_Provided data_:
"""

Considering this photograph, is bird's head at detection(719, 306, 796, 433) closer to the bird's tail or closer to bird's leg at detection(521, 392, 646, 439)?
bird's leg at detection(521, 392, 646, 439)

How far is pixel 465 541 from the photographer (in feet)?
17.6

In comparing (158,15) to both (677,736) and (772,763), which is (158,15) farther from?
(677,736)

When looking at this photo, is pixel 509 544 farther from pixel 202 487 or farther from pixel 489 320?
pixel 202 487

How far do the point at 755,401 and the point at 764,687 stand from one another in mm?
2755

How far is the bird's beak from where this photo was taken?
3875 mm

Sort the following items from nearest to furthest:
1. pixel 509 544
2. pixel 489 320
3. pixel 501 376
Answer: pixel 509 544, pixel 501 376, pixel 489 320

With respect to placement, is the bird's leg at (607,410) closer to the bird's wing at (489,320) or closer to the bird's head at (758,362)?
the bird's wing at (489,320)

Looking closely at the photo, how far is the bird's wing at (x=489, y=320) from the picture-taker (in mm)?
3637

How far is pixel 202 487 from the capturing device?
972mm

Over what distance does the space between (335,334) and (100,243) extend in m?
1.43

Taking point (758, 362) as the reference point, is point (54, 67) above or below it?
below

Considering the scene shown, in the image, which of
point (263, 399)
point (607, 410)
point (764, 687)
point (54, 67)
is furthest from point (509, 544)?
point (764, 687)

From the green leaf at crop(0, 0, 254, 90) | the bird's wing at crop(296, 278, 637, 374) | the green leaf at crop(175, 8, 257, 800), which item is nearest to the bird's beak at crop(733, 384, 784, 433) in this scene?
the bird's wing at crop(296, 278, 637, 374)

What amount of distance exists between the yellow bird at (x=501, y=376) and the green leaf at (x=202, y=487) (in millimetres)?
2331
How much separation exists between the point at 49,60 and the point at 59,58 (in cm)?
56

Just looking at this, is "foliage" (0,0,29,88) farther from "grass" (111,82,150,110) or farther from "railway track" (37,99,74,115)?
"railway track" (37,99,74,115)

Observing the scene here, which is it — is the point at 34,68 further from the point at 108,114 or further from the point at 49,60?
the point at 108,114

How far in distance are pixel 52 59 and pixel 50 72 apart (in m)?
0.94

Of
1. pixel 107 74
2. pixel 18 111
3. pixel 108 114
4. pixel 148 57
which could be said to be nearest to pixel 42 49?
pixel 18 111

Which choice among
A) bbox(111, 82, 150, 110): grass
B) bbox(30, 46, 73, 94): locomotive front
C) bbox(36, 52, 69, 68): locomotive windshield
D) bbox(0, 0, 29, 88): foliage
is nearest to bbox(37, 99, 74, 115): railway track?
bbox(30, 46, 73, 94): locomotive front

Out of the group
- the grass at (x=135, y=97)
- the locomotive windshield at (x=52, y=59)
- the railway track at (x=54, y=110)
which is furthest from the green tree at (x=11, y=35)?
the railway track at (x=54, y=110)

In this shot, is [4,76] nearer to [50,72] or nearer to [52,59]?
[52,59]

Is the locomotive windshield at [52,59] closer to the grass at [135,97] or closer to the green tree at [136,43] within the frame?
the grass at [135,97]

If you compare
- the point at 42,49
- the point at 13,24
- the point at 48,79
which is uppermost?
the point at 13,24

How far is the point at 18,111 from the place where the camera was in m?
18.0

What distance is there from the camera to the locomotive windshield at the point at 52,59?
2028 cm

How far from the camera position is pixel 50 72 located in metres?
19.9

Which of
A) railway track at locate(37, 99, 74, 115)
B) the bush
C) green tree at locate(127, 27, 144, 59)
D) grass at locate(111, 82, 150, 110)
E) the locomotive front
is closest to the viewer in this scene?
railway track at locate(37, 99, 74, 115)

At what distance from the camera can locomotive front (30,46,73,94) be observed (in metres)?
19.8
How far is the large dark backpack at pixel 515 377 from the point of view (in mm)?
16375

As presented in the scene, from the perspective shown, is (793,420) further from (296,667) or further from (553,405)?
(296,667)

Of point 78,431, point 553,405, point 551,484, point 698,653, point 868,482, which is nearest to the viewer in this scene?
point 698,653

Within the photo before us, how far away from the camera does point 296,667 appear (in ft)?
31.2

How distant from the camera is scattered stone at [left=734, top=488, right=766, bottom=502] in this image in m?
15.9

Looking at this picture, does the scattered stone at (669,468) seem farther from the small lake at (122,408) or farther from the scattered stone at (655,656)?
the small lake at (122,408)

"""

_Requirements_: Turn all of the records above into a numbered list, leaving out the blank lines.

_Answer to this problem_:
1. Considering this photograph, is bird's head at detection(719, 306, 796, 433) closer to the bird's tail or closer to bird's leg at detection(521, 392, 646, 439)?
2. bird's leg at detection(521, 392, 646, 439)
3. How far is pixel 465 541 from the photographer (in feet)?
4. 17.6
5. In comparing (158,15) to both (677,736) and (772,763), which is (158,15) farther from?
6. (677,736)
7. When looking at this photo, is pixel 509 544 farther from pixel 202 487 or farther from pixel 489 320?
8. pixel 202 487
9. How far do the point at 755,401 and the point at 764,687 stand from one another in mm?
10. 2755
11. How far is the bird's beak from where this photo was taken?
12. 3875 mm
13. Sort the following items from nearest to furthest:
14. 1. pixel 509 544
15. 2. pixel 489 320
16. 3. pixel 501 376
17. Answer: pixel 509 544, pixel 501 376, pixel 489 320
18. With respect to placement, is the bird's leg at (607,410) closer to the bird's wing at (489,320) or closer to the bird's head at (758,362)?
19. the bird's wing at (489,320)
20. Looking closely at the photo, how far is the bird's wing at (x=489, y=320) from the picture-taker (in mm)?
21. 3637
22. How far is pixel 202 487 from the capturing device?
23. 972mm
24. Over what distance does the space between (335,334) and (100,243) extend in m?
25. 1.43
26. Taking point (758, 362) as the reference point, is point (54, 67) above or below it?
27. below
28. Considering the scene shown, in the image, which of
29. point (263, 399)
30. point (607, 410)
31. point (764, 687)
32. point (54, 67)
33. is furthest from point (509, 544)?
34. point (764, 687)
35. From the green leaf at crop(0, 0, 254, 90) | the bird's wing at crop(296, 278, 637, 374) | the green leaf at crop(175, 8, 257, 800), which item is nearest to the bird's beak at crop(733, 384, 784, 433) in this scene?
36. the bird's wing at crop(296, 278, 637, 374)
37. What amount of distance exists between the yellow bird at (x=501, y=376) and the green leaf at (x=202, y=487) (in millimetres)?
38. 2331
39. How much separation exists between the point at 49,60 and the point at 59,58 (in cm)?
40. 56
41. Just looking at this, is "foliage" (0,0,29,88) farther from "grass" (111,82,150,110) or farther from "railway track" (37,99,74,115)?
42. "railway track" (37,99,74,115)
43. Observing the scene here, which is it — is the point at 34,68 further from the point at 108,114 or further from the point at 49,60?
44. the point at 108,114
45. How far in distance are pixel 52 59 and pixel 50 72 apart (in m)?
46. 0.94
47. Of
48. 1. pixel 107 74
49. 2. pixel 18 111
50. 3. pixel 108 114
51. 4. pixel 148 57
52. which could be said to be nearest to pixel 42 49?
53. pixel 18 111
54. Which choice among
55. A) bbox(111, 82, 150, 110): grass
56. B) bbox(30, 46, 73, 94): locomotive front
57. C) bbox(36, 52, 69, 68): locomotive windshield
58. D) bbox(0, 0, 29, 88): foliage
59. is nearest to bbox(37, 99, 74, 115): railway track?
60. bbox(30, 46, 73, 94): locomotive front
61. Out of the group
62. - the grass at (x=135, y=97)
63. - the locomotive windshield at (x=52, y=59)
64. - the railway track at (x=54, y=110)
65. which is furthest from the green tree at (x=11, y=35)?
66. the railway track at (x=54, y=110)
67. In this shot, is [4,76] nearer to [50,72] or nearer to [52,59]?
68. [52,59]
69. Is the locomotive windshield at [52,59] closer to the grass at [135,97] or closer to the green tree at [136,43] within the frame?
70. the grass at [135,97]
71. If you compare
72. - the point at 42,49
73. - the point at 13,24
74. - the point at 48,79
75. which is uppermost?
76. the point at 13,24
77. How far is the point at 18,111 from the place where the camera was in m?
78. 18.0
79. What distance is there from the camera to the locomotive windshield at the point at 52,59?
80. 2028 cm
81. How far from the camera position is pixel 50 72 located in metres?
82. 19.9
83. Which of
84. A) railway track at locate(37, 99, 74, 115)
85. B) the bush
86. C) green tree at locate(127, 27, 144, 59)
87. D) grass at locate(111, 82, 150, 110)
88. E) the locomotive front
89. is closest to the viewer in this scene?
90. railway track at locate(37, 99, 74, 115)
91. At what distance from the camera can locomotive front (30,46,73,94) be observed (in metres)?
92. 19.8
93. How far is the large dark backpack at pixel 515 377 from the point of view (in mm)?
94. 16375
95. As presented in the scene, from the perspective shown, is (793,420) further from (296,667) or further from (553,405)?
96. (296,667)
97. Of point 78,431, point 553,405, point 551,484, point 698,653, point 868,482, which is nearest to the viewer in this scene?
98. point 698,653
99. Within the photo before us, how far away from the camera does point 296,667 appear (in ft)?
100. 31.2
101. How distant from the camera is scattered stone at [left=734, top=488, right=766, bottom=502] in this image in m?
102. 15.9
103. Looking at this picture, does the scattered stone at (669,468) seem farther from the small lake at (122,408) or farther from the scattered stone at (655,656)?
104. the small lake at (122,408)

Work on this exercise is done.